--- start Text block ---
Beard Motors, Inc. v. Toyota Motor Distributors, Inc.Annotate this Case
395 Mass. 428 (1985)
480 N.E.2d 303
BEARD MOTORS, INC. vs. TOYOTA MOTOR DISTRIBUTORS, INC. & another.
Supreme Judicial Court of Massachusetts, Barnstable.
January 10, 1985.
July 17, 1985.
Present: HENNESSEY, C.J., WILKINS, LIACOS, NOLAN, & O'CONNOR, JJ.
Allan R. Rosenberg (Alexander Whiteside with him) for the plaintiff.
Daniel L. Goldberg for the defendants.
In this case, we hold that a prospective purchaser of a motor vehicle dealership does not have standing under G.L.c. 93B, § 12A (1984 ed.), to bring an action against a motor vehicle distributor who unreasonably withholds consent to the transfer of the prospective seller's franchise in violation of G.L.c. 93B, § 4 (3) (i) (1984 ed.).
--- end Text block ---
Write the next few sentences of the Beard Motors court opinion, starting right after its last sentence. The records are separate material and have nothing to do with the court opinion above.
--- start Stored records ---
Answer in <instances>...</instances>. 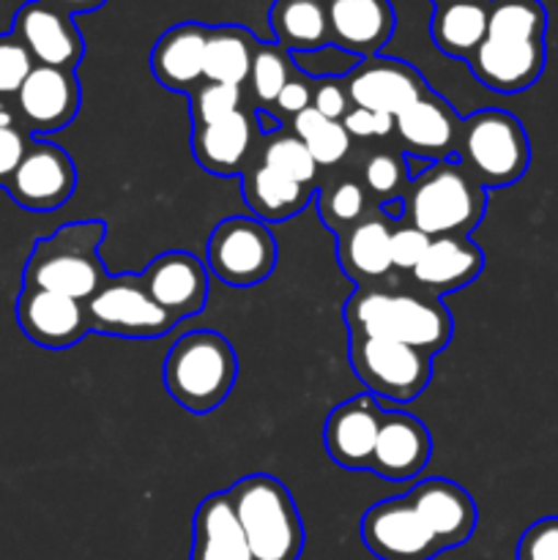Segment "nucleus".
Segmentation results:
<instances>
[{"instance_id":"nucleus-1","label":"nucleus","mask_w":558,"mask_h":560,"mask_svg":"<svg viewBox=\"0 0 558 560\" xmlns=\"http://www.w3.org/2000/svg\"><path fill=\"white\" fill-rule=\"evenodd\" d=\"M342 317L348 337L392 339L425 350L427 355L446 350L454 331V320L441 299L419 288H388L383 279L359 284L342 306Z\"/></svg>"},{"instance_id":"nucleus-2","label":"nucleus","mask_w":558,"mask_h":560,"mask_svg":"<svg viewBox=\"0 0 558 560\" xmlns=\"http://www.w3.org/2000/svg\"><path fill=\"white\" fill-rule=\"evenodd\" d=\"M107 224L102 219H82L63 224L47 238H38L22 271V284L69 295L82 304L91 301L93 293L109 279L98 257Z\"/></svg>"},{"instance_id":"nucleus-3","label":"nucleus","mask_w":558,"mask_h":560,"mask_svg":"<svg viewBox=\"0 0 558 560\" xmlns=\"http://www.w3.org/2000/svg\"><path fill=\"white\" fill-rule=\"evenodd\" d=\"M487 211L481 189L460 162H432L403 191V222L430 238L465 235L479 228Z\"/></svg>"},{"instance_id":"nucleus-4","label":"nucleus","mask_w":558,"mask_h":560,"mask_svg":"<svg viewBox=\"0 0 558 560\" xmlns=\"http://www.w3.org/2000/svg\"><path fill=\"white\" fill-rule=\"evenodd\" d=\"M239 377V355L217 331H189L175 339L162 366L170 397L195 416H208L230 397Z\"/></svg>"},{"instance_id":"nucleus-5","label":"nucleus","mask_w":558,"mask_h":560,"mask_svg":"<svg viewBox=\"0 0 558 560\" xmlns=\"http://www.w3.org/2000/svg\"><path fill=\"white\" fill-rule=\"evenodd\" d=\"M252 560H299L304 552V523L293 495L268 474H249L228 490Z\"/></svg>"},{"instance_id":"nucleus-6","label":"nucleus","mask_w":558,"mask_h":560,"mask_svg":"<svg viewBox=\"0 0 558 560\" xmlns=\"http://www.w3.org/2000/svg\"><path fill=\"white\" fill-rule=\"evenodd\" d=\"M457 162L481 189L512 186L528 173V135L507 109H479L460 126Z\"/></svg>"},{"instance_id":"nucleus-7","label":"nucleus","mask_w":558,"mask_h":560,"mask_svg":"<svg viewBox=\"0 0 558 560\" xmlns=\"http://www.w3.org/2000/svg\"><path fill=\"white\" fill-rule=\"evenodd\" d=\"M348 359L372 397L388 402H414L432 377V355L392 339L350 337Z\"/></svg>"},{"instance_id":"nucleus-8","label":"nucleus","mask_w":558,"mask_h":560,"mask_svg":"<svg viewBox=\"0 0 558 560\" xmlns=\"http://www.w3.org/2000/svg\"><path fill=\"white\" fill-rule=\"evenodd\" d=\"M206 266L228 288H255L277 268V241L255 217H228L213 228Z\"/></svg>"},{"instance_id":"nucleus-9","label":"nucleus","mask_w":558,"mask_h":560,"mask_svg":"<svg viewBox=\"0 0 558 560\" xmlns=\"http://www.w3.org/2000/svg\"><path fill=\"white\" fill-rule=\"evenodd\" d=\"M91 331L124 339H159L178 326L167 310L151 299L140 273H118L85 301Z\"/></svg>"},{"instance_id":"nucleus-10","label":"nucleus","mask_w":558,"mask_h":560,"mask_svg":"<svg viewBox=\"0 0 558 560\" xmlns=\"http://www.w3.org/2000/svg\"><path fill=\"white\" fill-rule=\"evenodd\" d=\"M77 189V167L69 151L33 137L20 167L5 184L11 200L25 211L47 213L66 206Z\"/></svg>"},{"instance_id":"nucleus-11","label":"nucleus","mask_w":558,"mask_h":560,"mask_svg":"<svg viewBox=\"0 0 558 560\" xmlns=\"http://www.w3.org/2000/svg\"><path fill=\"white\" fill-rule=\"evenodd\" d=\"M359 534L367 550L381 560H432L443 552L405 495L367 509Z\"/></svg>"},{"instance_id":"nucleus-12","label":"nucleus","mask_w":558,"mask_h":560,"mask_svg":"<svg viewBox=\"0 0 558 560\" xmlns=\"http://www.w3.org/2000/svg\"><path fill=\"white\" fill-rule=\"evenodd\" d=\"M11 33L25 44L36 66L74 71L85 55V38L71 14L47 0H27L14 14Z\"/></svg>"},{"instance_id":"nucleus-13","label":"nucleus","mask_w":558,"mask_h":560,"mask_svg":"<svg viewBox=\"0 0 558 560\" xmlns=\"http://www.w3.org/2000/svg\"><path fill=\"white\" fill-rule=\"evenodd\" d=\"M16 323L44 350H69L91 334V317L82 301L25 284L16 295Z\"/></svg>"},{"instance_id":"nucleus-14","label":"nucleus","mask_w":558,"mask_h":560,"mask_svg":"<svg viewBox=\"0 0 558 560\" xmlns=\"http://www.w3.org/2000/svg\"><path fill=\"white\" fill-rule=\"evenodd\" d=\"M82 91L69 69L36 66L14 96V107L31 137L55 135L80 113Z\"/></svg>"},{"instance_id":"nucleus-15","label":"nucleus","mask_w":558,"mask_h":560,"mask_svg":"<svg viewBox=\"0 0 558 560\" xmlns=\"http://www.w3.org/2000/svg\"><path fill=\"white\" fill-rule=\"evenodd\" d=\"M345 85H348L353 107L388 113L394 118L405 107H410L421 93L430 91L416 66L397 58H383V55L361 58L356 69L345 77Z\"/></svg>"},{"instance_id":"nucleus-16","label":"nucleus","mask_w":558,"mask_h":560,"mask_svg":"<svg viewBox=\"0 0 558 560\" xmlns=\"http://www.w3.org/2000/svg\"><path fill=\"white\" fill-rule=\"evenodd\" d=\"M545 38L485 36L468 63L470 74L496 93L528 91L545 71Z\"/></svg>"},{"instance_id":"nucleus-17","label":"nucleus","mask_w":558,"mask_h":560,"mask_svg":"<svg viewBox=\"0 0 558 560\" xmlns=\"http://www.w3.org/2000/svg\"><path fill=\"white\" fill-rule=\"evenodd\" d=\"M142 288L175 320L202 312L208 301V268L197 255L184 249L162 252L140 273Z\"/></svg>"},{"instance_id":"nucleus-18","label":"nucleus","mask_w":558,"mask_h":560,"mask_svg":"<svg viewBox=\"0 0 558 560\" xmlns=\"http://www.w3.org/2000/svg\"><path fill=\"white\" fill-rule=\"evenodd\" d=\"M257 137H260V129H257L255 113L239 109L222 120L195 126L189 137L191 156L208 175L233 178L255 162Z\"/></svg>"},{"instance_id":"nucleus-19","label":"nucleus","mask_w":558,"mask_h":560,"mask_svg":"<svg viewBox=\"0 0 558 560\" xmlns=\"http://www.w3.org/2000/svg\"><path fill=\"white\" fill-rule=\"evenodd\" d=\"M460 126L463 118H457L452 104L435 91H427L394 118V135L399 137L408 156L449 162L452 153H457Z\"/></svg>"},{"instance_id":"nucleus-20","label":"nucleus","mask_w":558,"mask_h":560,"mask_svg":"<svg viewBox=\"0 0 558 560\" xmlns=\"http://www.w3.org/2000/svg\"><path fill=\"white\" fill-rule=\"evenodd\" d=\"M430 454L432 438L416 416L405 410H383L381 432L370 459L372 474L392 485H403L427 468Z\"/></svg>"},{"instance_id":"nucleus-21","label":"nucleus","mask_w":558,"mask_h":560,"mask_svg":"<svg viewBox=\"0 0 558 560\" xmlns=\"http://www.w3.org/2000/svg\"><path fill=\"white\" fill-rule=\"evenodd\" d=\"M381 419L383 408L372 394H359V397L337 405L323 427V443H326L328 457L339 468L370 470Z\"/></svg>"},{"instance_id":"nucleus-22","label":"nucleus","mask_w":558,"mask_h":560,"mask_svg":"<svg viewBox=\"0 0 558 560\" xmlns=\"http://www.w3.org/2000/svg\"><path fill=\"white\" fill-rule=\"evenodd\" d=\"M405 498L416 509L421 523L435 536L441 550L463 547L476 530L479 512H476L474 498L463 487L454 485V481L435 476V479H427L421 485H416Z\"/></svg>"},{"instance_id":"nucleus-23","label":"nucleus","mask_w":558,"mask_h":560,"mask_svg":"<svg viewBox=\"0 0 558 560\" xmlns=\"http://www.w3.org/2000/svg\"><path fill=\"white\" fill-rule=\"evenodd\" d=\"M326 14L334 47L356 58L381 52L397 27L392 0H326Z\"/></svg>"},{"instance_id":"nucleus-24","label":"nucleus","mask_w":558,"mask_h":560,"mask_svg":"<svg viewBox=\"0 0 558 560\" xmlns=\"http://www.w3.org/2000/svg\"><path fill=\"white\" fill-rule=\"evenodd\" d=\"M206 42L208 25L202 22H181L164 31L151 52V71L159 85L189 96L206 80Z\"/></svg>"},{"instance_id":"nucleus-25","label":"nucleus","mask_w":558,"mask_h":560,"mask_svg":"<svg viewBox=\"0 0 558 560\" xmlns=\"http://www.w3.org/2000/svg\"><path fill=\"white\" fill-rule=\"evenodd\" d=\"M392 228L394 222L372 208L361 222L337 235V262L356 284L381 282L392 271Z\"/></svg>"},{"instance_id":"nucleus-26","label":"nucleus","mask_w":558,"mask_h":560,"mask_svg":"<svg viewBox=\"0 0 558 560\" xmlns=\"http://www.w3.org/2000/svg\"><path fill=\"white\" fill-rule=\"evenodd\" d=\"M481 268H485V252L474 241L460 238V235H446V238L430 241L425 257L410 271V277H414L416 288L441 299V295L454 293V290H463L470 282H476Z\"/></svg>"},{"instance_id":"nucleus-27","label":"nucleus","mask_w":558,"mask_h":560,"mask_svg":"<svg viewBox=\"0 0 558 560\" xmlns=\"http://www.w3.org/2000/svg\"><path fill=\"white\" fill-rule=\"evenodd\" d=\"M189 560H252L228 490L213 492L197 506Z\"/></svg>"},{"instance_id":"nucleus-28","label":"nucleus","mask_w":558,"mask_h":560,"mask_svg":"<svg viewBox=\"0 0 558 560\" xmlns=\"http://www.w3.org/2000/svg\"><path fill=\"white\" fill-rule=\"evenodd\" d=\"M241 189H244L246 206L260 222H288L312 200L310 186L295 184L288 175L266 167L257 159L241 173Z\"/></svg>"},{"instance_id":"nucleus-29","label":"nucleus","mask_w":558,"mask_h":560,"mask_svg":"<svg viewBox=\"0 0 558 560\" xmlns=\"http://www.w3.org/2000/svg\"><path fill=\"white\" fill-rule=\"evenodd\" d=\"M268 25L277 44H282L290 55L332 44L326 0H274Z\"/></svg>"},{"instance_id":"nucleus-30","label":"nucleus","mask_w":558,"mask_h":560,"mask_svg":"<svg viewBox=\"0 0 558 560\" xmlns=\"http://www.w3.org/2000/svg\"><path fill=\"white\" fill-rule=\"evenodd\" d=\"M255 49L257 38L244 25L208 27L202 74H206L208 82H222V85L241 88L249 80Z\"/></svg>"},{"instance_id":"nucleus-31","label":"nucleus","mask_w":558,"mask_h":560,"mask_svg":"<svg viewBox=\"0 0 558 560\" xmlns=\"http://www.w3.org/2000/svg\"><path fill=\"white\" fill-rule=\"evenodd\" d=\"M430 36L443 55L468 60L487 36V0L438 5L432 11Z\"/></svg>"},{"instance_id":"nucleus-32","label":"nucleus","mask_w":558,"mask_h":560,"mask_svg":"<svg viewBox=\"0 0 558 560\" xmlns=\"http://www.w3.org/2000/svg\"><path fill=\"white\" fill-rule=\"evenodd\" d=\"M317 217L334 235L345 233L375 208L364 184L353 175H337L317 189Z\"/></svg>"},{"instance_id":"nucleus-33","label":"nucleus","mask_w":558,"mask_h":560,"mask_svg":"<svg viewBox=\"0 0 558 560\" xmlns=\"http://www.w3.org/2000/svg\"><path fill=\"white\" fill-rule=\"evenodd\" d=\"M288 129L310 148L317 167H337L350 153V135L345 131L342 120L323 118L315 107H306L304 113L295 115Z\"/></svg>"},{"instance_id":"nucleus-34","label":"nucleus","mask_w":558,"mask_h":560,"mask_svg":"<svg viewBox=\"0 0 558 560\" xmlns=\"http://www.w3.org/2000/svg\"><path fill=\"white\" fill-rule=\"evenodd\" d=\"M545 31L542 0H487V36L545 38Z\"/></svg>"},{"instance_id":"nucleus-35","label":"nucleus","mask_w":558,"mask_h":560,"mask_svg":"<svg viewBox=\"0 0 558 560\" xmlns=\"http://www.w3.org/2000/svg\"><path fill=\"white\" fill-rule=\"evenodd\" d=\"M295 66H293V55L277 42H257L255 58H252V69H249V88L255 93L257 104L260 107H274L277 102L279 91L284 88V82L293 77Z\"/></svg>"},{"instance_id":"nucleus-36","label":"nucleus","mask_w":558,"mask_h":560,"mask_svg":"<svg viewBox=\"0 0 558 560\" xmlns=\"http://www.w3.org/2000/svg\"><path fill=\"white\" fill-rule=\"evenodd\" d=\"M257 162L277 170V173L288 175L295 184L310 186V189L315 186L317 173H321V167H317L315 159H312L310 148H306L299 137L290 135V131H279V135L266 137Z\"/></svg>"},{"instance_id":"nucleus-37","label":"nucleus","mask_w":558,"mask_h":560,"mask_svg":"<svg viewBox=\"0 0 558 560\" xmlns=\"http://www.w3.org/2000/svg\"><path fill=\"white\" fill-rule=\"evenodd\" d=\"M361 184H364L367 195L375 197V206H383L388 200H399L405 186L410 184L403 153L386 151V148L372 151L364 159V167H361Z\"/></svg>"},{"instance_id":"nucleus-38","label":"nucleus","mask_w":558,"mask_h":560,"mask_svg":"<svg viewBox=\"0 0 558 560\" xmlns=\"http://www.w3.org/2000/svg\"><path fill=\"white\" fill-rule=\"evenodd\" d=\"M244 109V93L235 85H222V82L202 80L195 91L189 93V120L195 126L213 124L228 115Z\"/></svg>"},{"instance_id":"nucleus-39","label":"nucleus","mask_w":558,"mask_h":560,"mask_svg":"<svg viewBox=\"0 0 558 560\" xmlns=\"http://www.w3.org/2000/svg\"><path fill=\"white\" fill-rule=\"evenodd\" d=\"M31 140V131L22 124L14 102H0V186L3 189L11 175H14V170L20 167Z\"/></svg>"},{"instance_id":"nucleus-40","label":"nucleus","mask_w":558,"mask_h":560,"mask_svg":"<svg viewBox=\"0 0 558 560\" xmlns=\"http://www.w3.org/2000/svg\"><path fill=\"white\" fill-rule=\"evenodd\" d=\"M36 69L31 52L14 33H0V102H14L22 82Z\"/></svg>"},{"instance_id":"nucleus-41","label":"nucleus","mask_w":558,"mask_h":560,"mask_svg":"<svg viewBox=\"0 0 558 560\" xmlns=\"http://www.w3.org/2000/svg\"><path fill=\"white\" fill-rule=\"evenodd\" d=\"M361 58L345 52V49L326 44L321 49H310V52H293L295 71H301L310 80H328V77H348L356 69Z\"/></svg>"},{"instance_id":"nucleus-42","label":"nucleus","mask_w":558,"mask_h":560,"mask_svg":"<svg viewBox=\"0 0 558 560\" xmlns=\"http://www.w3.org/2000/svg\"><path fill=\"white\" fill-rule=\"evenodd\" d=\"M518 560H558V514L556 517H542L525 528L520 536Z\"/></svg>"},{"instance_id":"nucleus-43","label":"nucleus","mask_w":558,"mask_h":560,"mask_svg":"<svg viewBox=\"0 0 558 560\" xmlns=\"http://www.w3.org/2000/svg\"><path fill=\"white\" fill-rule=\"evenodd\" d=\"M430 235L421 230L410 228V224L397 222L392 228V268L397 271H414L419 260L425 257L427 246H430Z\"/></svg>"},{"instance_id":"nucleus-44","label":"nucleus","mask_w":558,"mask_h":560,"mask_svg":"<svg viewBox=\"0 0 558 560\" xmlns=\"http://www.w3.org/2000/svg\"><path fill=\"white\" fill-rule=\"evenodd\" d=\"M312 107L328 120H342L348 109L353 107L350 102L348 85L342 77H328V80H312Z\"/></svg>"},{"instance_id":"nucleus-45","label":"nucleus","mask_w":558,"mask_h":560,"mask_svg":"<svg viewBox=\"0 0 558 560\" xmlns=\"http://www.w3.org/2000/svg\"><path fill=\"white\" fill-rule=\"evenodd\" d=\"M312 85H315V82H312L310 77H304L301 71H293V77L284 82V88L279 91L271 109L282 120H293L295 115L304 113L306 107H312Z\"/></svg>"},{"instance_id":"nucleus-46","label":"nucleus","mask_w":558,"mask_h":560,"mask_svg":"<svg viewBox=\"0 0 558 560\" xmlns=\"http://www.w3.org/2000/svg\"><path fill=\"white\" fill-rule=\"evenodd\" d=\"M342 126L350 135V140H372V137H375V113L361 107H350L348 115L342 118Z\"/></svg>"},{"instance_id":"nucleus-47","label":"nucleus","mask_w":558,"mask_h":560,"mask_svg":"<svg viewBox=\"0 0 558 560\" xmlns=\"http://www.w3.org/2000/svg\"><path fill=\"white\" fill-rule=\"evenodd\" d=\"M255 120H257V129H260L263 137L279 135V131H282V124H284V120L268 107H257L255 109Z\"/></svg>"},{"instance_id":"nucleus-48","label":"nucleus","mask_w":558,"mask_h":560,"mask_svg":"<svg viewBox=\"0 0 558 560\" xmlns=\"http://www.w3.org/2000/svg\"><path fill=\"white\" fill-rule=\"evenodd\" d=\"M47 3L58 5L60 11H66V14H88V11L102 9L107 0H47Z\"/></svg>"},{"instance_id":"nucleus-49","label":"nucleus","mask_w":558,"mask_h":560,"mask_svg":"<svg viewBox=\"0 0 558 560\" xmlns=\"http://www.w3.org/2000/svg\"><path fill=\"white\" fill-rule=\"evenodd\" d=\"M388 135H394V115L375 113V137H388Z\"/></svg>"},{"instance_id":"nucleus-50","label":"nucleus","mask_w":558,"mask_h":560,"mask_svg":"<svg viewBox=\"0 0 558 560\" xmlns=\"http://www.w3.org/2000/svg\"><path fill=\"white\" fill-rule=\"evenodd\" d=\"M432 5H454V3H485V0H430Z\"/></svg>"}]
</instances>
--- end Stored records ---
Output
*429 Beard Motors, Inc. (Beard), is a franchised Chevrolet dealership located in Hyannis. On August 18, 1982, Beard entered into a purchase and sale agreement with Chris Bullock Toyota, Inc. (Bullock Toyota), a franchised Toyota dealership also located in Hyannis. The agreement provided that Beard would purchase all of the assets of Bullock Toyota, and that Bullock Toyota would assign its Toyota franchise to Beard. The agreement also provided that Beard would operate the Toyota dealership from its own location. The agreement was expressly conditioned on Bullock Toyota's obtaining the consent of Toyota Motor Distributors, Inc. (TMD), the Toyota distributor in the New England area, and Toyota Motor Sales, U.S.A., Inc. (TMS), the Toyota importer for the United States, to the assignment of the franchise.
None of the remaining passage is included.